Please return each record exactly, leaving nothing out.

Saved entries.
+++

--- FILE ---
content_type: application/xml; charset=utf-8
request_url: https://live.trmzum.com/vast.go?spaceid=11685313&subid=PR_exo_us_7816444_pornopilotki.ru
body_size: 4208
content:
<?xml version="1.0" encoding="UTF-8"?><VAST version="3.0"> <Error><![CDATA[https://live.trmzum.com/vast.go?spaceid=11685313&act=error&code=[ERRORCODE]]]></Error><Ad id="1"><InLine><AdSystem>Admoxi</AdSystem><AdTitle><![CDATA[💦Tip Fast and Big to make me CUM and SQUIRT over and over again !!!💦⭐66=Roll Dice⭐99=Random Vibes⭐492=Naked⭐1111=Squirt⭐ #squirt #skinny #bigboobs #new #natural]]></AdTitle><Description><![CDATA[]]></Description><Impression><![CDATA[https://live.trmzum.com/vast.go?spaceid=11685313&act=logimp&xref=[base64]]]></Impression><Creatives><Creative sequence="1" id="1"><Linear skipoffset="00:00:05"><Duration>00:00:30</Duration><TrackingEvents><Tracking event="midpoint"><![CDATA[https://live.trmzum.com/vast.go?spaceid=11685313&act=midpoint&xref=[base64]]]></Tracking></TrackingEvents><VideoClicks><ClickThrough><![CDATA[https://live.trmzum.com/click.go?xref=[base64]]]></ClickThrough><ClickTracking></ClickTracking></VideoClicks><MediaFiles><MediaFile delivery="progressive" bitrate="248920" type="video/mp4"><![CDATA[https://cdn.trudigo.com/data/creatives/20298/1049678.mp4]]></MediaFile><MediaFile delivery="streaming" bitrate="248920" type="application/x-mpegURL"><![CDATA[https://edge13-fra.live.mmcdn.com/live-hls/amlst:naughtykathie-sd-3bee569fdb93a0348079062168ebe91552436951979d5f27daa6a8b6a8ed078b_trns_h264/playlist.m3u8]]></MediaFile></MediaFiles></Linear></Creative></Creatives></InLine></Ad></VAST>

+++

Solution.
--- FILE ---
content_type: application/xml; charset=utf-8
request_url: https://live.trmzum.com/vast.go?spaceid=11685313&subid=PR_exo_us_7816444_pornopilotki.ru
body_size: 4208
content:
<?xml version="1.0" encoding="UTF-8"?><VAST version="3.0"> <Error><![CDATA[https://live.trmzum.com/vast.go?spaceid=11685313&act=error&code=[ERRORCODE]]]></Error><Ad id="1"><InLine><AdSystem>Admoxi</AdSystem><AdTitle><![CDATA[💦Tip Fast and Big to make me CUM and SQUIRT over and over again !!!💦⭐66=Roll Dice⭐99=Random Vibes⭐492=Naked⭐1111=Squirt⭐ #squirt #skinny #bigboobs #new #natural]]></AdTitle><Description><![CDATA[]]></Description><Impression><![CDATA[https://live.trmzum.com/vast.go?spaceid=11685313&act=logimp&xref=[base64]]]></Impression><Creatives><Creative sequence="1" id="1"><Linear skipoffset="00:00:05"><Duration>00:00:30</Duration><TrackingEvents><Tracking event="midpoint"><![CDATA[https://live.trmzum.com/vast.go?spaceid=11685313&act=midpoint&xref=[base64]]]></Tracking></TrackingEvents><VideoClicks><ClickThrough><![CDATA[https://live.trmzum.com/click.go?xref=[base64]]]></ClickThrough><ClickTracking></ClickTracking></VideoClicks><MediaFiles><MediaFile delivery="progressive" bitrate="248920" type="video/mp4"><![CDATA[https://cdn.trudigo.com/data/creatives/20298/1049678.mp4]]></MediaFile><MediaFile delivery="streaming" bitrate="248920" type="application/x-mpegURL"><![CDATA[https://edge13-fra.live.mmcdn.com/live-hls/amlst:naughtykathie-sd-3bee569fdb93a0348079062168ebe91552436951979d5f27daa6a8b6a8ed078b_trns_h264/playlist.m3u8]]></MediaFile></MediaFiles></Linear></Creative></Creatives></InLine></Ad></VAST>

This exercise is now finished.